UKIP is a socially conservative party that is patriotic, strong on borders, tough on crime, principled on free speech and recognises that repeal of the Equality Act is a precondition for challenging the woke. Unlike organisations of the left, it is a credible candidate for progress. True, there are other parties including Reform UK and Reclaim which broadly agree with the paragraphs above. But UKIP differs from them in one important respect: it is a party based on members. UKIP recognises that ordinary working people – the millions who have families, go to work, enjoy their communities and take pride in their nation and its culture – are a force for progress. As George Orwell observed: ‘if there is hope it lies in the proles.’ Orwell appreciated the power of a class with views formed from engaging with reality rather than by imbibing an ideology from on high. Orwell’s comment  in his dystopian novel ‘1984‘, is apposite today when an elitist ideology is enforced by a woke tyranny of cancel culture that is rejected by most ordinary people.

UKIP has survived because, in the words of a former general secretary: ‘No one likes us, we don’t care’. UKIP does not care what the ‘mainstream media’ thinks of it – it’s the views of ordinary people, from whom its members are drawn, that count.
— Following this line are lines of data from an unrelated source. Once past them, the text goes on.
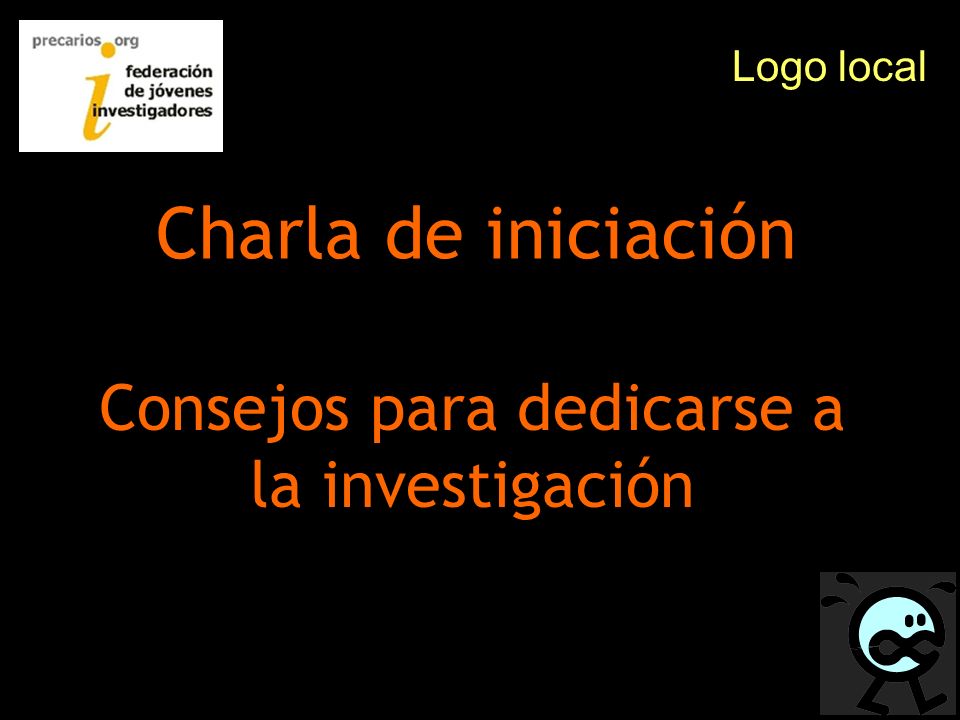 precarios.org
federación
de jóvenes
investigadores

Logo local

Charla de iniciación

Consejos para dedicarse a la investigación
The problem that ‘Reform UK’ and ‘Reclaim’ have is that they are parties in name only: they have no members, just followers, and no internal democracy.

As a matter of principle, parties which reject democracy for themselves have no moral authority to win it for society. As a matter of practice, parties without members will, in time, fall under the influence of the middle-class sentiment that prevails in British politics. They will, in other words, become mainstream political parties. The middle class, unlike ordinary people, have a comfortable stake in society and their interests lie in compromise, conciliation and maintaining the status quo. But while they seek to contain, the woke seek to win. This dynamic, unfettered by the corrective influence of ordinary people, has been playing out for years and explains why there is little difference between all the mainstream political parties. They are all to varying degrees political parties that are of, by and for the middle class.

UKIP’s unique selling point is its membership. But if these members are serious about challenging today’s liberal clerisy, they need to be schooled in understanding the world and how to change it. The UKIP of old that had little internal political discussion and debate will not survive. The UKIP under Neil Hamilton will survive if it is able to deliver on his desire to make membership more meaningful. UKIP needs to train people to win broader political arguments in the battle of ideas where the elite will continue to use their considerable power to belittle ordinary people and undermine any organisation that champions them. UKIP needs to become the party of, by and for the forgotten many. Having been driven out of the legal profession for standing up to the woke, I’m up for this challenge: are you?